Let $(X_n)_{n\in \mathbb{N}}$ be a homogeneous Markov Chain where $X_n : \Omega \to E$ for all $n\in\mathbb{N}$, $(\Omega, \mathcal{F}, \mathbb{P})$ is a probability space and $(E,\mathcal{A})$ is a measure space.
If $K: E \times \mathcal{A} \to [0,1]$ is the Markov Kernel of $(X_n)_{n\in\mathbb{N}}$, then we define the first iteration of $K$ as $K^{(1)} = K$ and the $t+1$-th iteration as $K^{(t+1)}(x,A) = \int_E K^{(t)}(y, A)K(x,dy)$ for all $t \geq 1$.
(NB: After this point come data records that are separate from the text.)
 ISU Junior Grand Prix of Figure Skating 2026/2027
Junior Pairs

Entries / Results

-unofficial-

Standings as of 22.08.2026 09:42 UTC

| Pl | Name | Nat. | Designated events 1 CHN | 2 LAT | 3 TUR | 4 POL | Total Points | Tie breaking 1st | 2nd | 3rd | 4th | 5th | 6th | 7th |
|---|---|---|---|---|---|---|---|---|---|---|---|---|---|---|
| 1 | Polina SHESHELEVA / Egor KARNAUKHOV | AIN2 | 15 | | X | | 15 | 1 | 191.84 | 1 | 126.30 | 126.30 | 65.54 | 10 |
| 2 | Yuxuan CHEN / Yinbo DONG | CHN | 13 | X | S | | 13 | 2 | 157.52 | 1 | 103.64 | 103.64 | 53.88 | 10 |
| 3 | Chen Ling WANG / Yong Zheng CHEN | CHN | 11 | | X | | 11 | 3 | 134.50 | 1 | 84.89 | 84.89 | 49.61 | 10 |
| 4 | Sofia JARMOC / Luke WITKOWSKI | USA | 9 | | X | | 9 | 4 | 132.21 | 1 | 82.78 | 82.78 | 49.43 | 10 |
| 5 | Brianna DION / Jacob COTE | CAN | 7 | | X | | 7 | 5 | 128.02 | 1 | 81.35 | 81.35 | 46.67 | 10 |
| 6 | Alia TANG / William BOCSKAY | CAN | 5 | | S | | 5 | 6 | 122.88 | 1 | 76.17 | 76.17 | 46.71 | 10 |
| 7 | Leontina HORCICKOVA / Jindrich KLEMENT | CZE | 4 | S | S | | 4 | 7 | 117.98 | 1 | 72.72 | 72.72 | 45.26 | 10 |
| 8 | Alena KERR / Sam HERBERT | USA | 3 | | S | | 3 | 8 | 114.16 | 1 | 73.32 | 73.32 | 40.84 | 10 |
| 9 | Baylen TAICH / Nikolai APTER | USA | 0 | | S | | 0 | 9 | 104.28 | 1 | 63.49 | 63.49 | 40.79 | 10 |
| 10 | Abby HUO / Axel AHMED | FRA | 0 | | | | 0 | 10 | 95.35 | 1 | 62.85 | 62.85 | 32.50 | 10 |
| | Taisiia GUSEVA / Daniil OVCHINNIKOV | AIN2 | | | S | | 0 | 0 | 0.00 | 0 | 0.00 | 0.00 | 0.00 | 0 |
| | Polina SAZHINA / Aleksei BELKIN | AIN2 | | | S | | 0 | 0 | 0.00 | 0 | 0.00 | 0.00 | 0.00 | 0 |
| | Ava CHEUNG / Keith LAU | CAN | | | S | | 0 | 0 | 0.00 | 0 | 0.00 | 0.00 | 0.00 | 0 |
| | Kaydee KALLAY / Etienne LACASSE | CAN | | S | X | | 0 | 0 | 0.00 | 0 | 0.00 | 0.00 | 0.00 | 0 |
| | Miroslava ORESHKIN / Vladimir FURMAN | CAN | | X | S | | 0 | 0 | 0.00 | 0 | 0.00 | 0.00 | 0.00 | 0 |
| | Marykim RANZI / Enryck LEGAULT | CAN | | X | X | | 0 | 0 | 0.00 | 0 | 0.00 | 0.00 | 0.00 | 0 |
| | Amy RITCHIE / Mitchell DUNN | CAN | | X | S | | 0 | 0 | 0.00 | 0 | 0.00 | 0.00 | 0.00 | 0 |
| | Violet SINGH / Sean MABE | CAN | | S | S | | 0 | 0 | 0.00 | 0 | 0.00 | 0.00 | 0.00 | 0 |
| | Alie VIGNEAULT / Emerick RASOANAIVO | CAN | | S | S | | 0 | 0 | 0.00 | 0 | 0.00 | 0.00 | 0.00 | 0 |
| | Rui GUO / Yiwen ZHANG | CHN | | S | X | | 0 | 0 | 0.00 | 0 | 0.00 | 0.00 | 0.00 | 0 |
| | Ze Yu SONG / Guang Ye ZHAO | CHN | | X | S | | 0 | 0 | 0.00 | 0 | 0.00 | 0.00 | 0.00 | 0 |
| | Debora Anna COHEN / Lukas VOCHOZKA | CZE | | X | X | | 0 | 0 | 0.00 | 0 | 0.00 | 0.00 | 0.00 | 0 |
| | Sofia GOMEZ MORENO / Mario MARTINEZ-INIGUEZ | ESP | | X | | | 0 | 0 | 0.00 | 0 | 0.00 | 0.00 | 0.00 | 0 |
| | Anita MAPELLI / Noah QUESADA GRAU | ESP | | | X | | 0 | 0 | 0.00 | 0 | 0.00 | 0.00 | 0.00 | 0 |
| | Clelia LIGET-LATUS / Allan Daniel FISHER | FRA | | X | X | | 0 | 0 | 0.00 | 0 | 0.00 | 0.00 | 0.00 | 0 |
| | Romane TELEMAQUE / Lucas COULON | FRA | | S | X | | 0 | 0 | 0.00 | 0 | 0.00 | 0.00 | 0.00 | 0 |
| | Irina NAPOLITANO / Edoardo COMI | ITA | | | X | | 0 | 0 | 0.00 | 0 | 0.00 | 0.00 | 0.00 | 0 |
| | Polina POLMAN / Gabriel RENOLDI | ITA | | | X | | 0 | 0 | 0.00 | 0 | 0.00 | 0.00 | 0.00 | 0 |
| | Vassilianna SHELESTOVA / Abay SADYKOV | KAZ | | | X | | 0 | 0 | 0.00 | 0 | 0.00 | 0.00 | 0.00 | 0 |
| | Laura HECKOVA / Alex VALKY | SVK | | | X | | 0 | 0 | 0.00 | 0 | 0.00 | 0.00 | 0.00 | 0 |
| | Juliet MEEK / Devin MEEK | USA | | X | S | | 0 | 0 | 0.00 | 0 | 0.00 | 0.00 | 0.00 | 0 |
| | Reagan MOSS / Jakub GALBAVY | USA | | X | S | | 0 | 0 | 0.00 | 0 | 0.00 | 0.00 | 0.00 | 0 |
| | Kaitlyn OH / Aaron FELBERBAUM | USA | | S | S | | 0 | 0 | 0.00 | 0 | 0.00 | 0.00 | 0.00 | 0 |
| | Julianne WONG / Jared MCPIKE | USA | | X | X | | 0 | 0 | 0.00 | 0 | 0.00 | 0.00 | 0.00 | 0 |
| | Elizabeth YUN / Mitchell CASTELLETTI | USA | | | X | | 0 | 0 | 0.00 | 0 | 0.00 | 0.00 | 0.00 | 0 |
I want to understand why $\mathbb{P}\left( X_{s+t} \in A | X_s = x \right) = K^{(t)}(x,A)$. It is intuitive, but I want to know the strict justification.
In fact, I can see that it all turns out to be the same problem as: if $p$ is a probability in $E$ and $X_0 \sim p$, then $\mathbb{P}(X_1 \in A) = \int_{E} K(y,A) p(dy)$, but I could not show that.
Obs: $p(dy)$ and $K(x,dy)$ means that we are integrating regarding to the measures $p$ and $K(x,\cdot)$, respectively.